Closed kevinlawler closed 11 years ago
I will have to double-check Stevens & etc. on this, but I'm pretty sure this can lead to portability problems. It may be free of edge cases on common platforms; whether this is a problem in practice and not just in theory is your call.
We could use mremap when available (Linux only, AFAIK), but the most portable solution is to just copy to a larger chunk of mmap'd pooled memory. We want the same semantics as realloc, but for mmap'd memory.
On OSX (Mountain Lion), overlapping MAP_FIXED mmaps will clobber each other with zeroed out memory pages, as expected: git://gist.github.com/3889656.git
I'm pretty sure this can lead to portability problems
Do you mean the solution suggested on StackOverflow or something else?
I think silently clobbering existing mappings, the expected behavior, is bad for this use case. If some platform(s) give an error instead, that's helpful, but can't be depended upon.
Checked both 32-bit Gentoo and OSX. After removing "MAP_FIXED" parameter, I get correct results even when adding many pages to the end. As mentioned by @silentbicycle above, this may be a problem just in theory, but not in practice.
Removing MAP_FIXED
introduces a new problem which is that the OS may add pages elsewhere besides the end of the object, which is what is expected. That would be bad since objects are assumed to be contiguous in memory.

────────────────────────────────────────

(What to do)
A. In the discussion thread on mmap and realloc, why does removing MAP_FIXED create a new problem?
B. Convert the part of the rows below that starts at the line containing "What distance separates" and continues through the end of the rows into a Markdown table with the columns Number and Line. Include both ends and skip blank lines.

(Supplied records)
────────────────────────────────────────

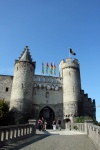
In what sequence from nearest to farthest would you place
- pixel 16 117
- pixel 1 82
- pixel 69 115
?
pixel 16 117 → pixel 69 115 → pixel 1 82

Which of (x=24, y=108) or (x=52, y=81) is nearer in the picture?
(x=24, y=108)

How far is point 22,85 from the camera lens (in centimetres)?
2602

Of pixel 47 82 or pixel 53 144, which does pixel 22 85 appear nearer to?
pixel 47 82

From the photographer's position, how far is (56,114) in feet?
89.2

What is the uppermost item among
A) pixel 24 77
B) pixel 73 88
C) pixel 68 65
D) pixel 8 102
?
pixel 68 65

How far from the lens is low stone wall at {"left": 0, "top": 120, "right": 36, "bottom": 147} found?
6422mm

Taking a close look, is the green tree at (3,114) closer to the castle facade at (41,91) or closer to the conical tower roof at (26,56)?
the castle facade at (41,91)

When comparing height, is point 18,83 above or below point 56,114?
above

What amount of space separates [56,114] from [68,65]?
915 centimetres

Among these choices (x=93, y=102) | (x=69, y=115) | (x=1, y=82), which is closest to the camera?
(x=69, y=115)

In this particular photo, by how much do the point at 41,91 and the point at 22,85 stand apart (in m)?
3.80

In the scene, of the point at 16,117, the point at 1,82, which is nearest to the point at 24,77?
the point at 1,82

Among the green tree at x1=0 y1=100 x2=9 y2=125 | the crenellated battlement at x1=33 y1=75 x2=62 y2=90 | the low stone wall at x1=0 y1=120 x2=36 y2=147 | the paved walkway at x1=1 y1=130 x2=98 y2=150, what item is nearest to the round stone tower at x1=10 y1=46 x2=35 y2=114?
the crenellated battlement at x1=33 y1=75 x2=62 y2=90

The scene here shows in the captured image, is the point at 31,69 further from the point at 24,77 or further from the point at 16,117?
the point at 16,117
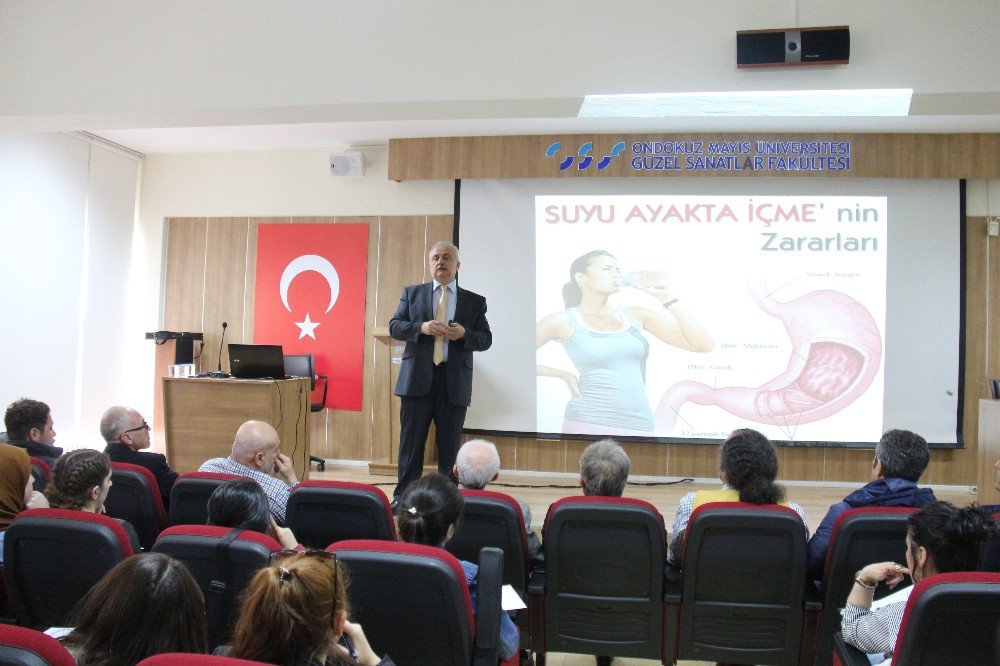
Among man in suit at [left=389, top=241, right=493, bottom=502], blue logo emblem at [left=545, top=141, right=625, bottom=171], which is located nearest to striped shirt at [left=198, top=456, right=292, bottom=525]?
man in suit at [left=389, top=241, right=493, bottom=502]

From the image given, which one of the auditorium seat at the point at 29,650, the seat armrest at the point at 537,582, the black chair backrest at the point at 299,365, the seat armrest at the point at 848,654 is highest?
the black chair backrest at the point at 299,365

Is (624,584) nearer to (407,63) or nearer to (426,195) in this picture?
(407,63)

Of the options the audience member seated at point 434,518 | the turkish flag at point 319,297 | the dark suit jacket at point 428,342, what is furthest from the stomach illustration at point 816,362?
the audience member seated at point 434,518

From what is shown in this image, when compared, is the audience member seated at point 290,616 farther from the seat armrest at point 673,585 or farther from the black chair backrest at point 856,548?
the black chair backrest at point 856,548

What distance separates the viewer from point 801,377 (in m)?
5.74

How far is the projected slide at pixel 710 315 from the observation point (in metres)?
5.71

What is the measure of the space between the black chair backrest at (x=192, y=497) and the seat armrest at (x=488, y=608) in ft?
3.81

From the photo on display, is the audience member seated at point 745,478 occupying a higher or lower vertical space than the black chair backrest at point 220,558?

────────────────────────────────────────

(Results in order)
A. Without MAP_FIXED, the OS may place the added pages somewhere other than the end of the object. That is harmful because objects are assumed to be contiguous in memory.

B.
| Number | Line |
|---|---|
| 1 | What distance separates the viewer from point 801,377 (in m)? |
| 2 | 5.74 |
| 3 | How far is the projected slide at pixel 710 315 from the observation point (in metres)? |
| 4 | 5.71 |
| 5 | What is the measure of the space between the black chair backrest at (x=192, y=497) and the seat armrest at (x=488, y=608) in ft? |
| 6 | 3.81 |
| 7 | From the photo on display, is the audience member seated at point 745,478 occupying a higher or lower vertical space than the black chair backrest at point 220,558? |